I hope by the time you read this the Rwanda Bill will be well on its way to becoming legislation. We must stop the illegal economic migrants who are so incentivised to come to our shores.

The tragic news of the death of five more people attempting to cross the channel from France at the weekend is a reminder of the dangers and why we need this legislation. Vulnerable people are in the hands of criminal gangs who put their lives at risk day after day in the channel. They are coming to our shores, having paid thousands to do so, they arrive illegally and then clog up the asylum processing system with false claims of human slavery. Then the expensive lawyers turn up to fight their case and delay deportation. This must stop.

Those in danger and seeking asylum have nothing to fear from this Bill. We continue to give refuge to those who need it from Ukraine, from Hong Kong, from Afghanistan and from Syria, and that’s just in the last few years. The UK has a proud history of giving refuge and that will not change.

It is only those economic migrants the new Bill wishes to stop. There are safe and legal routes to come to the UK to work, to study and seek refuge.

When people voted to leave the EU, they did so in the knowledge that the free movement system imposed by the EU would end. The government introduced the Immigration and Social Security Coordination (EU Withdrawal) Bill in the House of Commons, and it was a commitment to building a fairer single, global immigration system which considers people based on their skills, rather than nationality.

The Rwanda Bill is about tackling the other end of migration: those who come to our shores by illegal and often ill-gotten means. The sooner we can get this Bill delivered, the quicker the people smugglers will be out of business and the Channel stops becoming a watery grave.

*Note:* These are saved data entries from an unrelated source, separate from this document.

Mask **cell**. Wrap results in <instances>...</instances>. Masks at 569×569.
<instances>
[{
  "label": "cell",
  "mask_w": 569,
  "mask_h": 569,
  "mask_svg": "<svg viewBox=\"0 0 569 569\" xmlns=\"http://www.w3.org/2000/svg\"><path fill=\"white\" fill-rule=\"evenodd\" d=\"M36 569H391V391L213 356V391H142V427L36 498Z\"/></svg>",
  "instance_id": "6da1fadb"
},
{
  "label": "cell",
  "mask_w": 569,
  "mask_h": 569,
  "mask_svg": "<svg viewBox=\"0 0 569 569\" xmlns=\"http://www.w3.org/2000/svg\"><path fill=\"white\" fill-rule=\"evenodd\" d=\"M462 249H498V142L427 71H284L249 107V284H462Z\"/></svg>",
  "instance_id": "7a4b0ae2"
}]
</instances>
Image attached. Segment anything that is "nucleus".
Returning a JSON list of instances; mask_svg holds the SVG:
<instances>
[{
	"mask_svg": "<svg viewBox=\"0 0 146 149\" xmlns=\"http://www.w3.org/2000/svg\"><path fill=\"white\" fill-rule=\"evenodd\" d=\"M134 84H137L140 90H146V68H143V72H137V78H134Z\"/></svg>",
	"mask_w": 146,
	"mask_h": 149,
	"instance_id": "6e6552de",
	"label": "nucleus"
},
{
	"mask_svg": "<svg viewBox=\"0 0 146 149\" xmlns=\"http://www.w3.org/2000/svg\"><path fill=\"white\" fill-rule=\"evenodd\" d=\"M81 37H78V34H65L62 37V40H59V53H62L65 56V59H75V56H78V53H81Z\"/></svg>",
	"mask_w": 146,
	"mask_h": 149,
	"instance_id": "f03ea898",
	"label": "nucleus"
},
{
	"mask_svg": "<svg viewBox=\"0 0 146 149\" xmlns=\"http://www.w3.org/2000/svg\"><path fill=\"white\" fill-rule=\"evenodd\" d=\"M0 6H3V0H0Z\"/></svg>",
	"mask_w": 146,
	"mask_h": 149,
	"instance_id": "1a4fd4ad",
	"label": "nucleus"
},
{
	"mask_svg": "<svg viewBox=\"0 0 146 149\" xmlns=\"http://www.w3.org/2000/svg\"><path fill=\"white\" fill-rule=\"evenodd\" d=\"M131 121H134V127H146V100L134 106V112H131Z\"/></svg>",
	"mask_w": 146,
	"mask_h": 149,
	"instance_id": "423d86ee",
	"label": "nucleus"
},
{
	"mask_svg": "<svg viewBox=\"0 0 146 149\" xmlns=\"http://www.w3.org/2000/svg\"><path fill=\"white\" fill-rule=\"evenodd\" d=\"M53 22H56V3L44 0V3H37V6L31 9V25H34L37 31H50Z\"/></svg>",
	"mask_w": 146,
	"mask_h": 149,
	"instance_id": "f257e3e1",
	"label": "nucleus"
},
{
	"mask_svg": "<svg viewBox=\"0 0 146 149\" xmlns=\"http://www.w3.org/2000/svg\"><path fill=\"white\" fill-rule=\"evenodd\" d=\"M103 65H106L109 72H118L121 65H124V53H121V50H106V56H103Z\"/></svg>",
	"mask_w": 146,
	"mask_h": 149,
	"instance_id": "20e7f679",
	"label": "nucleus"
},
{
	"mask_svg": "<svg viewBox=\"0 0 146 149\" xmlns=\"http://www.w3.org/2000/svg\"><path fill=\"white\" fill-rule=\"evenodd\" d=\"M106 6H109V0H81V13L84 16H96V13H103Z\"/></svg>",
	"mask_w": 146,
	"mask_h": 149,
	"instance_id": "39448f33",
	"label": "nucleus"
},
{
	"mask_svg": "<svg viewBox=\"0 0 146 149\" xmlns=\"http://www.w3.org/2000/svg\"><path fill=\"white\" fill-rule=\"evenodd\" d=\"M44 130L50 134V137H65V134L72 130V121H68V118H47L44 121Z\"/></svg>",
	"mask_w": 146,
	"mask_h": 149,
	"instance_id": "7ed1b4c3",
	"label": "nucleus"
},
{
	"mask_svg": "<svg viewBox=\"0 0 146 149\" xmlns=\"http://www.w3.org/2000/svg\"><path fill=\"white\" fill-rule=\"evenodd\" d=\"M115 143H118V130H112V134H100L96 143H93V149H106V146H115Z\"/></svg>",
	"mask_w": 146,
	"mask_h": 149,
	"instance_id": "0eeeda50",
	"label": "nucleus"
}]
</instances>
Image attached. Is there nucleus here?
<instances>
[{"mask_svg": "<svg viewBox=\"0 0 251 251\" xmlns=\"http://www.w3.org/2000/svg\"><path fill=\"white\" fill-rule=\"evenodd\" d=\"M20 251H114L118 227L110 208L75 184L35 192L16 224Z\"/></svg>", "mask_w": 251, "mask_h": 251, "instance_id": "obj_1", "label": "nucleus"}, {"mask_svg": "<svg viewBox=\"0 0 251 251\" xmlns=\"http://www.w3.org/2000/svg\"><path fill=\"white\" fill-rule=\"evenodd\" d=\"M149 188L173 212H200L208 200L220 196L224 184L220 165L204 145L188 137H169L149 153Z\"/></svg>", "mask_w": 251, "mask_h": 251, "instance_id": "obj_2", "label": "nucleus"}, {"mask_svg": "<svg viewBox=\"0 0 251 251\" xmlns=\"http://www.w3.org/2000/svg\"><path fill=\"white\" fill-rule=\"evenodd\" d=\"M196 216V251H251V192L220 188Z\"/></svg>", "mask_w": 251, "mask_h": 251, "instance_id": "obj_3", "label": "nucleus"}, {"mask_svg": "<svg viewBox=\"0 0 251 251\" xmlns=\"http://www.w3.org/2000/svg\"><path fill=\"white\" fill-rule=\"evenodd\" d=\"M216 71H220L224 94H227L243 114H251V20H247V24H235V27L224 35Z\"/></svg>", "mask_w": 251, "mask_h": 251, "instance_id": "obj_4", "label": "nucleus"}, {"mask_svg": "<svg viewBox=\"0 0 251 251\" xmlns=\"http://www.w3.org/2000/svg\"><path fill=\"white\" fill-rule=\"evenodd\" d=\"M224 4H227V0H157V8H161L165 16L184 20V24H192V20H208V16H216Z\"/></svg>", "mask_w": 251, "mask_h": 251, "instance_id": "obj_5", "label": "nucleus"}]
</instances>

The polls show this law has the support of most of the public. It is something that comes up a lot on the doorsteps in Stourbridge when many say to me, ‘stop the boats’.

It is a grim irony that these illegal economic migrants – often young single men – who pay organised criminals to make dangerous sea crossings are coming from safe countries, not warzones. The danger they face is boarding a small boat to cross one of the world’s busiest shipping lanes.

The fact is this Bill shows that only this government has a plan to do something about this complex problem. The actions of the traffickers are nothing more than sheer exploitation of people. It must stop.